"Porque cualquiera que guarde toda la Ley, pero ofenda en un punto, se hace culpable de todos", (Santiago 2:10).
La ley moral no considera nuestras debilidades como seres humanos. De hecho, no tiene en cuenta
nuestra herencia pecaminosa ni nuestras flaquezas, pero sí exige que seamos completamente rectos. La
ley moral nunca cambia, ni por lo más noble del hombre ni por lo más débil. Es permanente y
eternamente la misma. La ley moral que Dios ha ordenado no se vuelve débil para el débil,
disculpando sus faltas; permanece intacta por todo el tiempo y la eternidad. Si no la percibimos así, es
porque estamos más muertos que vivos. Sin embargo, en el momento en que lo entendemos nuestra
vida se vuelve una tragedia. Y yo sin la Ley vivía en un tiempo; pero al venir el mandamiento, el
pecado revivió y yo morí (Romanos 7:9). Cuando comprendemos esta verdad, el Espíritu de Dios nos
convence de pecado. Mientras la persona no llegue a este punto y vea que no hay esperanza, la cruz de
Jesucristo es una farsa para ella. La convicción de pecado siempre produce una conciencia terrible de la
obligatoriedad de la ley y hace que el hombre pierda las esperanzas o quede vendido al pecado (ver
Romanos 7:14). Yo, como pecador culpable, jamás puedo justificarme ante Dios; es imposible.
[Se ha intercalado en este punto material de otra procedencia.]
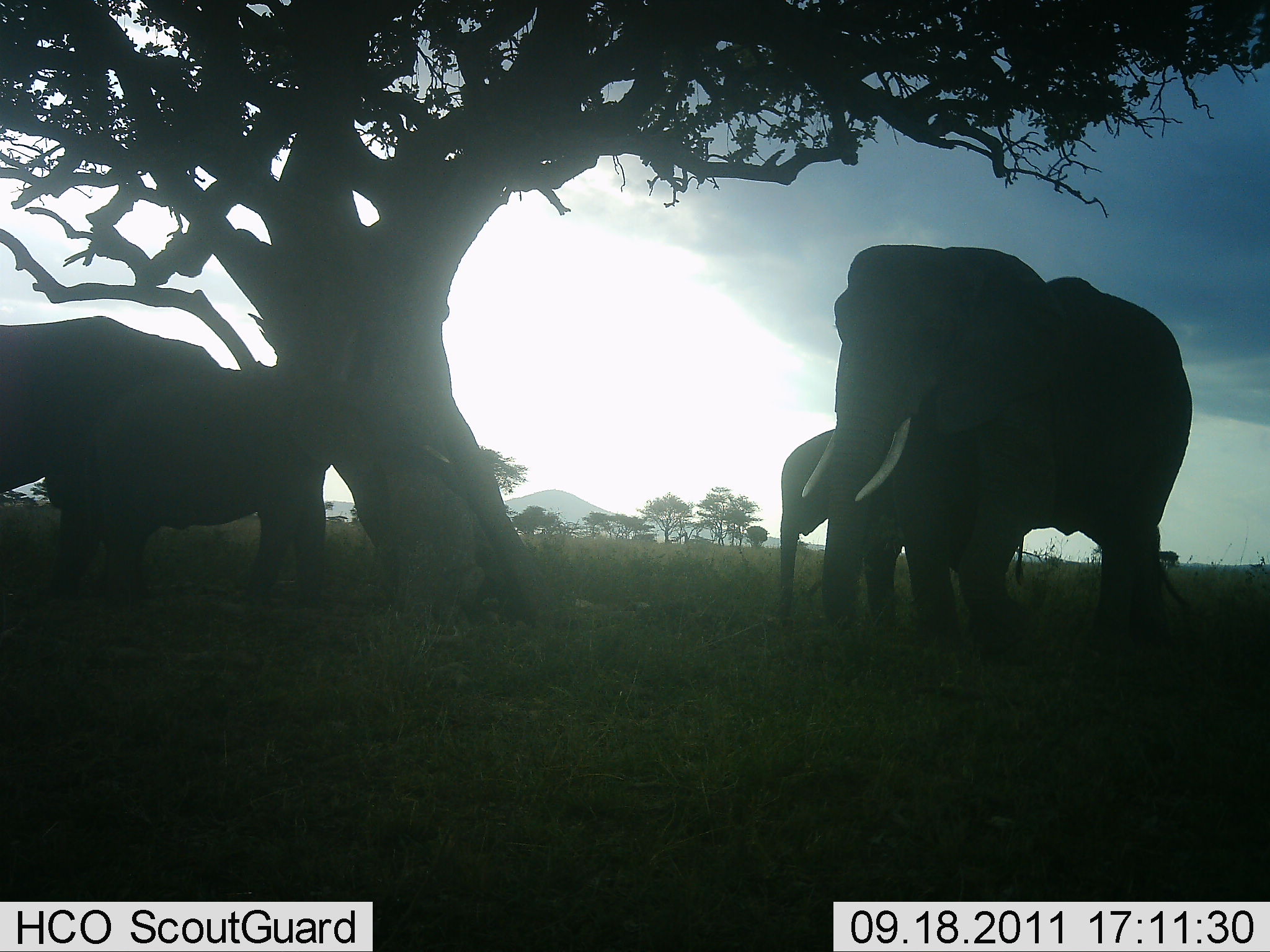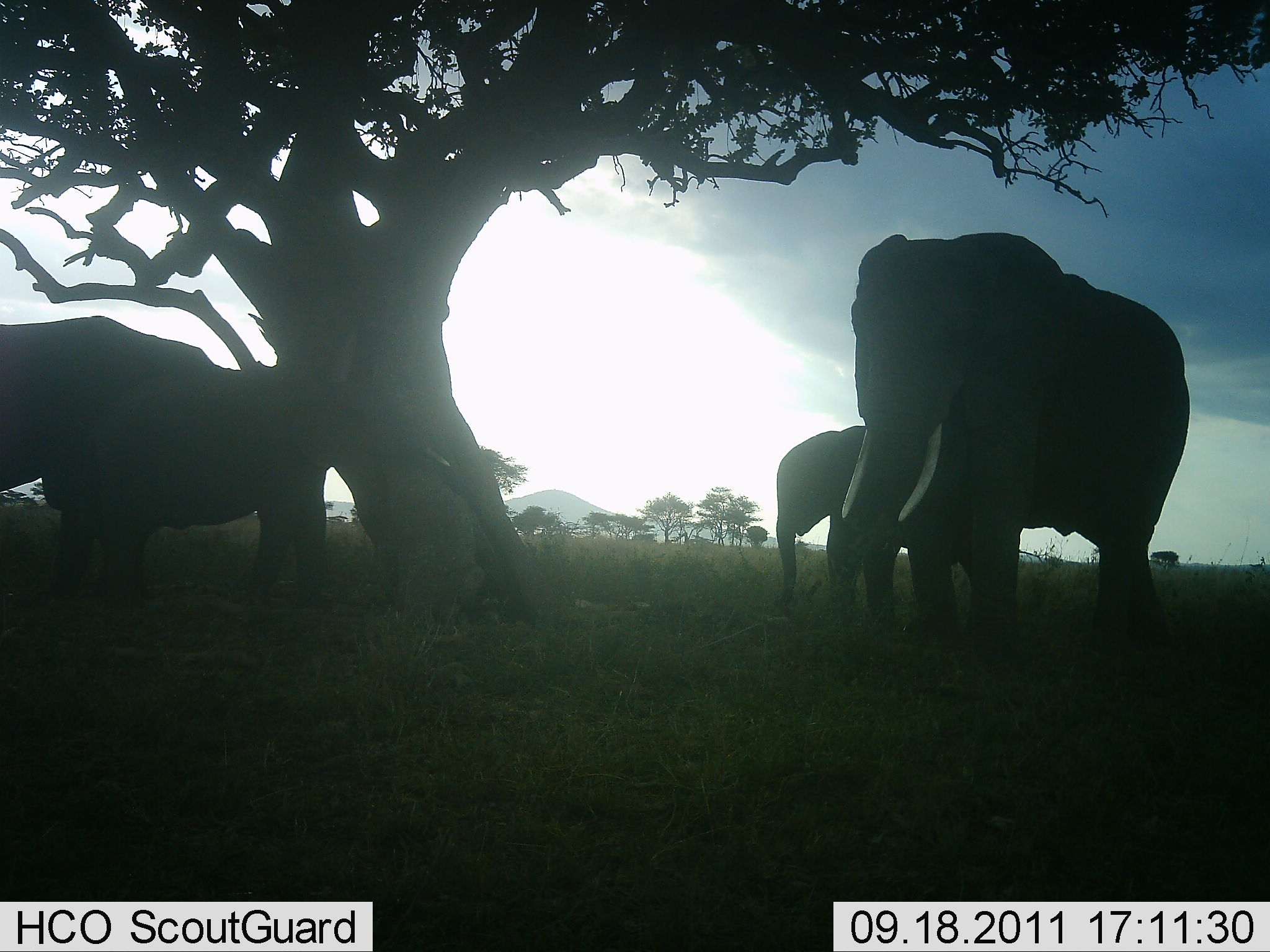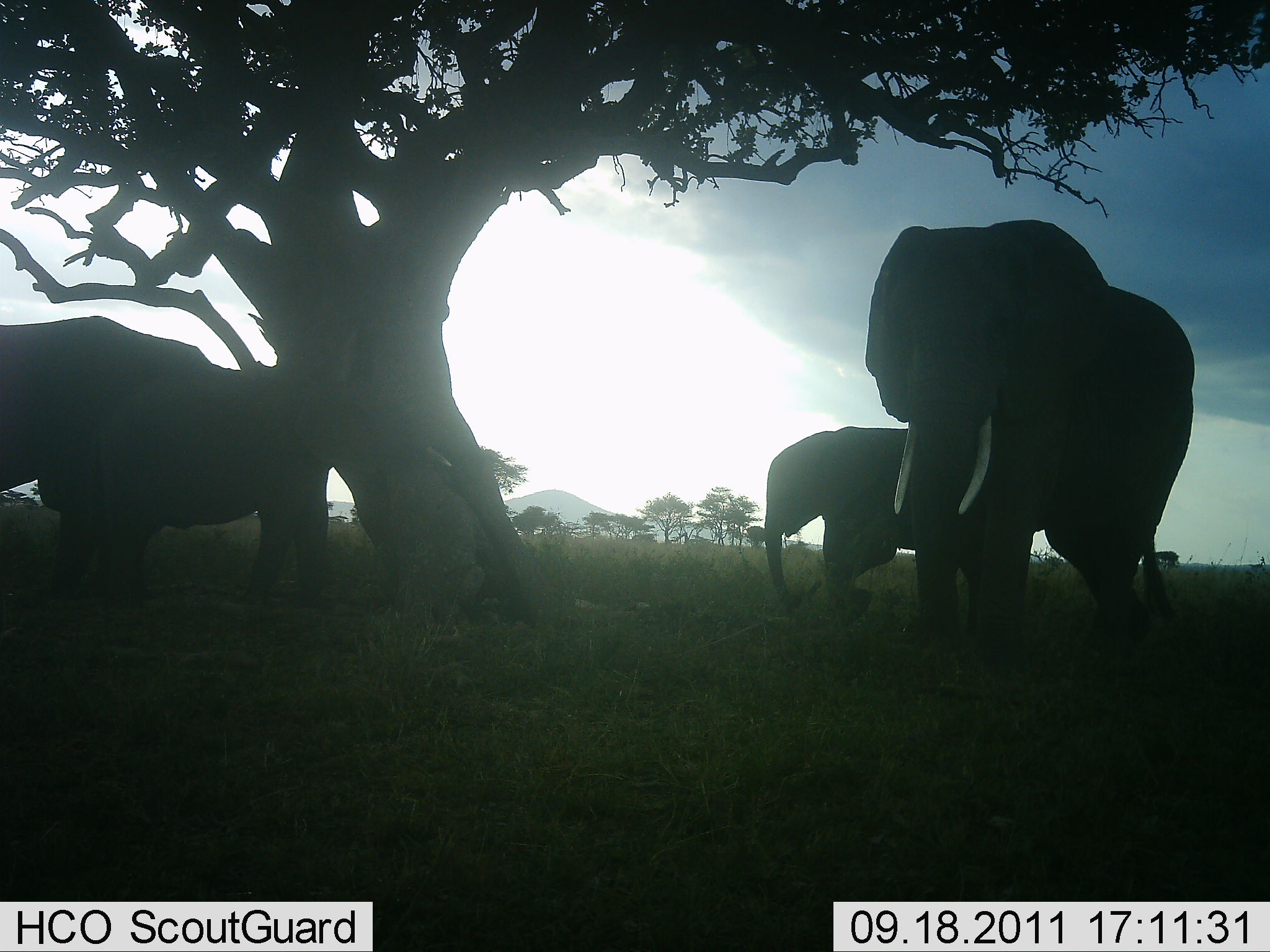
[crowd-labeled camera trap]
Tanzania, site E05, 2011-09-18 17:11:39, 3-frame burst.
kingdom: Animalia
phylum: Chordata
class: Mammalia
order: Proboscidea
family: Elephantidae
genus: Loxodonta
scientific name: Loxodonta africana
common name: african bush elephant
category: elephant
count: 4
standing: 77%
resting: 8%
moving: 15%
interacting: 15%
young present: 46%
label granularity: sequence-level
La única
forma de lograrlo es por la muerte de Jesucristo. Tengo que deshacerme de la idea de que gracias a mí
obediencia puedo estar bien con Dios. ¿Quién de nosotros podría alguna vez obedecerlo hasta la absoluta
perfección?
Nosotros sólo nos damos cuenta del poder de la ley moral cuando vemos que tiene una condición y una
promesa. Pero Dios nunca nos obliga. Algunas veces quisiéramos que nos obligara a ser obedientes y otras
que nos dejara tranquilos. Siempre que la voluntad de Dios prevalece, Él quita todas las presiones, y elegimos obedecerlo; no escatima la estrella más remota y da hasta el último
grano de arena para que nos ayuden con toda la omnipotencia de Él.